Copy out the essay on self-esteem and casual sex in full, word for word.

▶ **Page excerpt**
= Beginning of Section =

I am calling it "The Pusssy/Self-Esteem Dichotomy".

It is a product of the other false dichotomies that have crippled mankind for centuries, such as: Mind vs. Body, Body vs. Soul, Moral vs. Practical, Theory vs. Practice. Especially prevalent in this instance are Mind vs. Body and Theory vs. Practice.

What it boils down to is a man saying, "You don't understand, all this stuff about valuing myself above women is great, but it isn't practical, because my glands are more powerful than my mind."

A rather pathetic position to take. And you take it in order to evade the fact that it is not your glands that drive your behavior, but the premises held by your mind.

A lust-crazed man, eager to bed women indiscriminately, is held as your ideal of masculinity. At the same time, you champion self-esteem as the number one factor in determining how many women you get. The problem is, contained in this admission is a hideous contradiction, and a contradiction cannot exist in reality.

In this case, the contradiction is an attempt to reverse the law of causality. The mad lust for indiscriminate sex partners is not a celebration of masculinity, it is the desire to achieve self-esteem by means of how many women want to have sex with you. Does this seem ridiculous? It is.

To have self-esteem is to first decide what the things are that you value, and then to work to manifest those values in your 'self'. The degree to which you accomplish this is the degree of your self-esteem. Only an empty husk of a man, with no self in which to hold esteem, could be deluded enough to believe that self-esteem is to be found between a woman's legs.

When a man of self-esteem sleeps with a woman he doesn't value, it is not a victory; it leaves him with a feeling of depression and self-abasement, as though he has sold himself short. Which he has. I speak from experience on this, for when I have slept with women I did not value, it left me feeling worse than when I was in a dry spell.

= End of Section =

▶ **Recorded data**
= Beginning of Section =

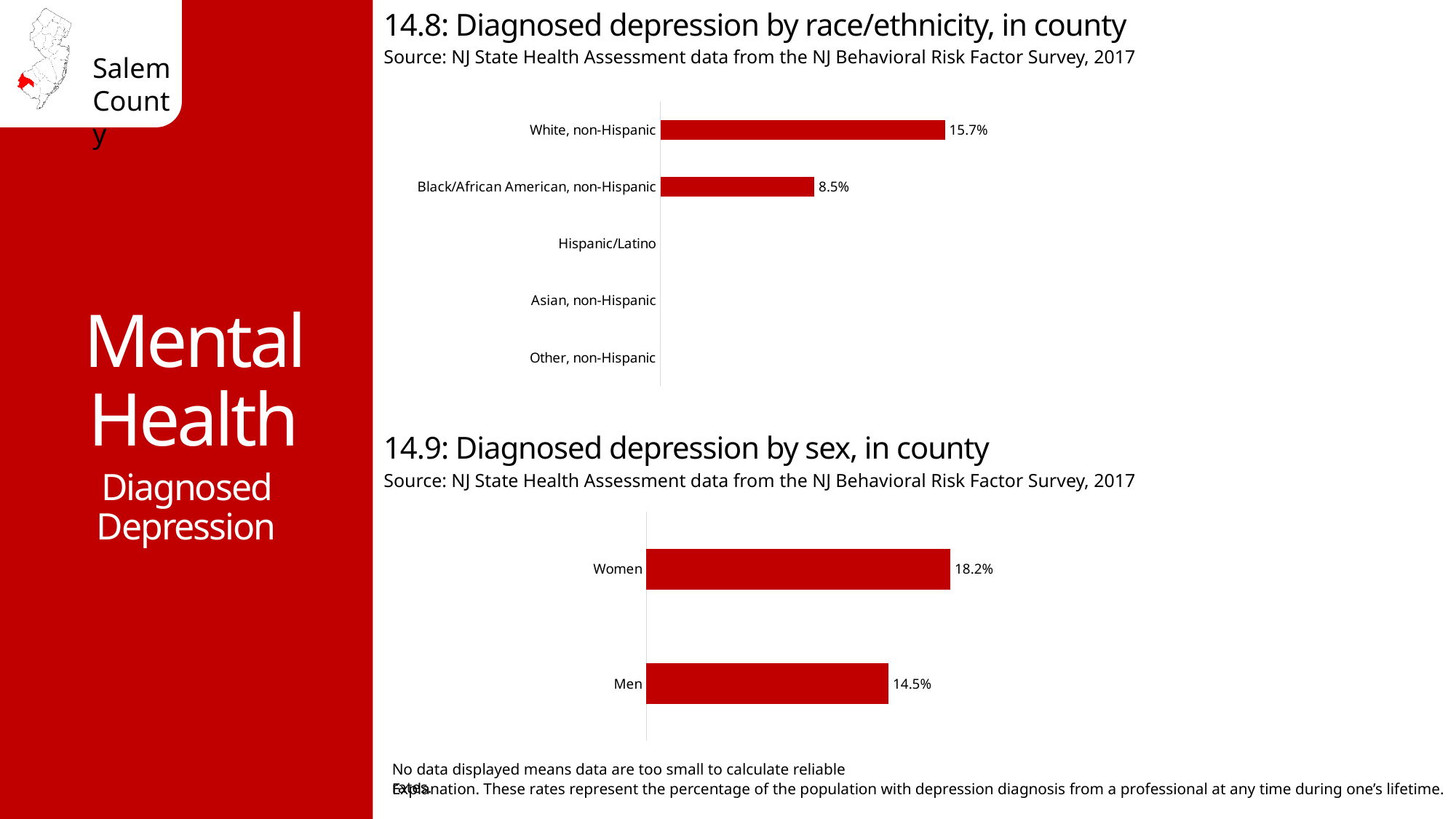
In the chart '14.9: Diagnosed depression by sex, in county', what is the difference between the Women and Men values? 3.7% In the chart '14.9: Diagnosed depression by sex, in county', what is the value for Men? 14.5% In the chart '14.9: Diagnosed depression by sex, in county', what is the value for Women? 18.2% What kind of chart is '14.9: Diagnosed depression by sex, in county'? Bar chart In the chart '14.8: Diagnosed depression by race/ethnicity, in county', what is the value for Black/African American, non-Hispanic? 8.5% In the chart '14.9: Diagnosed depression by sex, in county', how many categories are shown? 2 In the chart '14.8: Diagnosed depression by race/ethnicity, in county', which category has the highest value? White, non-Hispanic In the chart '14.8: Diagnosed depression by race/ethnicity, in county', what is the difference between the White, non-Hispanic and Black/African American, non-Hispanic values? 7.2% In the chart '14.8: Diagnosed depression by race/ethnicity, in county', which categories have no bar displayed? Hispanic/Latino, Asian, non-Hispanic, Other, non-Hispanic In the chart '14.9: Diagnosed depression by sex, in county', which category has the lower value? Men In the chart '14.8: Diagnosed depression by race/ethnicity, in county', what is the value for White, non-Hispanic? 15.7% In the chart '14.8: Diagnosed depression by race/ethnicity, in county', how many categories are listed on the axis? 5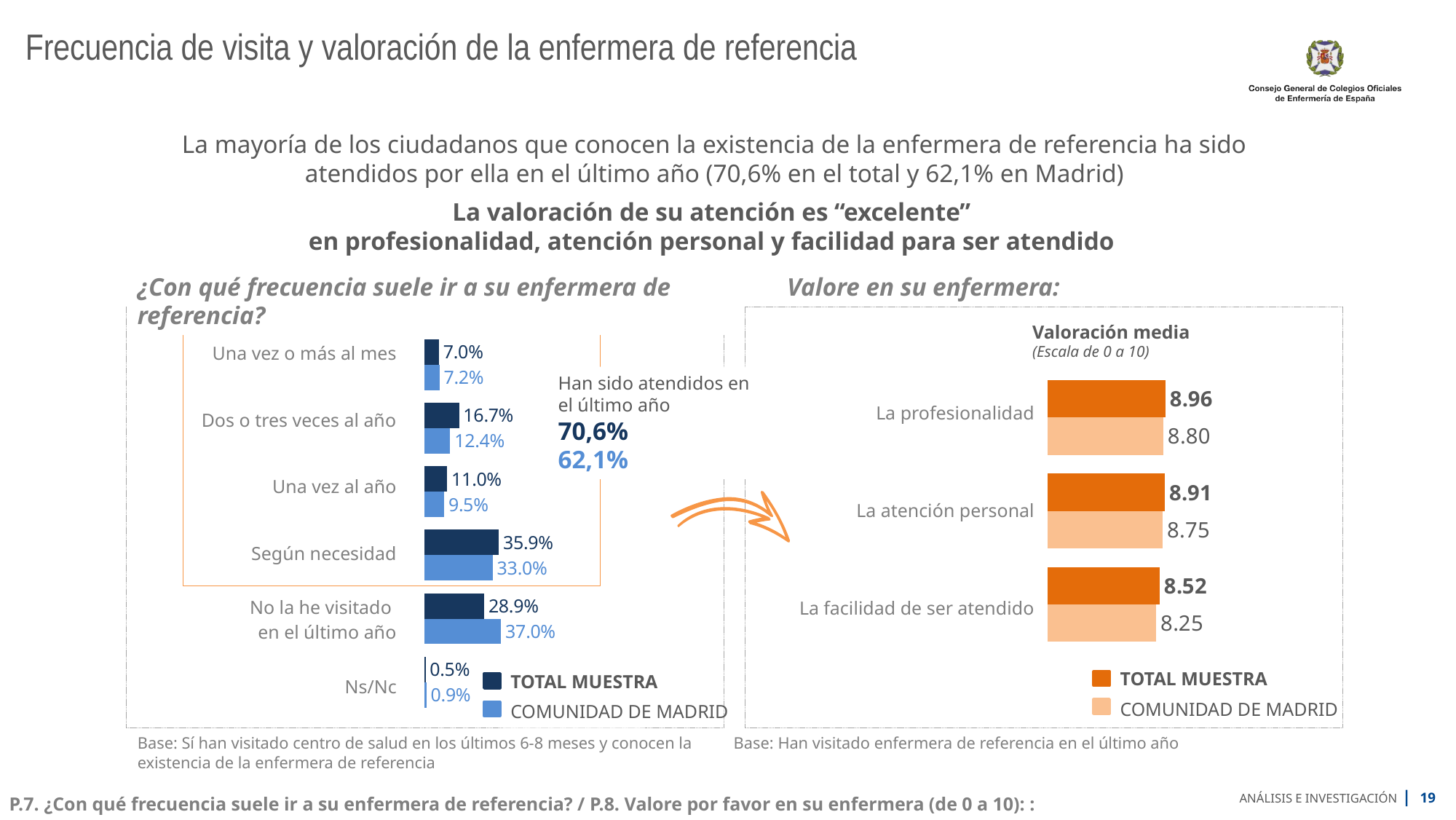
In the right chart 'Valoración media', which item has the lowest COMUNIDAD DE MADRID score? La facilidad de ser atendido What type of chart is the right chart 'Valoración media'? Bar chart In the right chart 'Valoración media', what is the difference between the TOTAL MUESTRA and COMUNIDAD DE MADRID scores for 'La facilidad de ser atendido'? 0.27 In the left chart on visit frequency, what is the COMUNIDAD DE MADRID value for 'No la he visitado en el último año'? 37.0% In the left chart on visit frequency, for 'No la he visitado en el último año', which series has the larger value: TOTAL MUESTRA or COMUNIDAD DE MADRID? COMUNIDAD DE MADRID How many categories does the left chart on visit frequency show? 6 In the right chart 'Valoración media', what is the TOTAL MUESTRA score for 'La atención personal'? 8.91 In the left chart on visit frequency, which category has the highest TOTAL MUESTRA value? Según necesidad In the left chart on visit frequency, which category has the lowest COMUNIDAD DE MADRID value? Ns/Nc In the left chart on visit frequency, what is the difference between the TOTAL MUESTRA and COMUNIDAD DE MADRID values for 'Dos o tres veces al año'? 4.3% In the left chart on visit frequency, what is the TOTAL MUESTRA value for 'Según necesidad'? 35.9% How many series does the legend of the right chart 'Valoración media' list? 2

= End of Section =

▶ **Written reply**
I am calling it "The Pusssy/Self-Esteem Dichotomy".

It is a product of the other false dichotomies that have crippled mankind for centuries, such as: Mind vs. Body, Body vs. Soul, Moral vs. Practical, Theory vs. Practice. Especially prevalent in this instance are Mind vs. Body and Theory vs. Practice.

What it boils down to is a man saying, "You don't understand, all this stuff about valuing myself above women is great, but it isn't practical, because my glands are more powerful than my mind."

A rather pathetic position to take. And you take it in order to evade the fact that it is not your glands that drive your behavior, but the premises held by your mind.

A lust-crazed man, eager to bed women indiscriminately, is held as your ideal of masculinity. At the same time, you champion self-esteem as the number one factor in determining how many women you get. The problem is, contained in this admission is a hideous contradiction, and a contradiction cannot exist in reality.

In this case, the contradiction is an attempt to reverse the law of causality. The mad lust for indiscriminate sex partners is not a celebration of masculinity, it is the desire to achieve self-esteem by means of how many women want to have sex with you. Does this seem ridiculous? It is.

To have self-esteem is to first decide what the things are that you value, and then to work to manifest those values in your 'self'. The degree to which you accomplish this is the degree of your self-esteem. Only an empty husk of a man, with no self in which to hold esteem, could be deluded enough to believe that self-esteem is to be found between a woman's legs.

When a man of self-esteem sleeps with a woman he doesn't value, it is not a victory; it leaves him with a feeling of depression and self-abasement, as though he has sold himself short. Which he has. I speak from experience on this, for when I have slept with women I did not value, it left me feeling worse than when I was in a dry spell.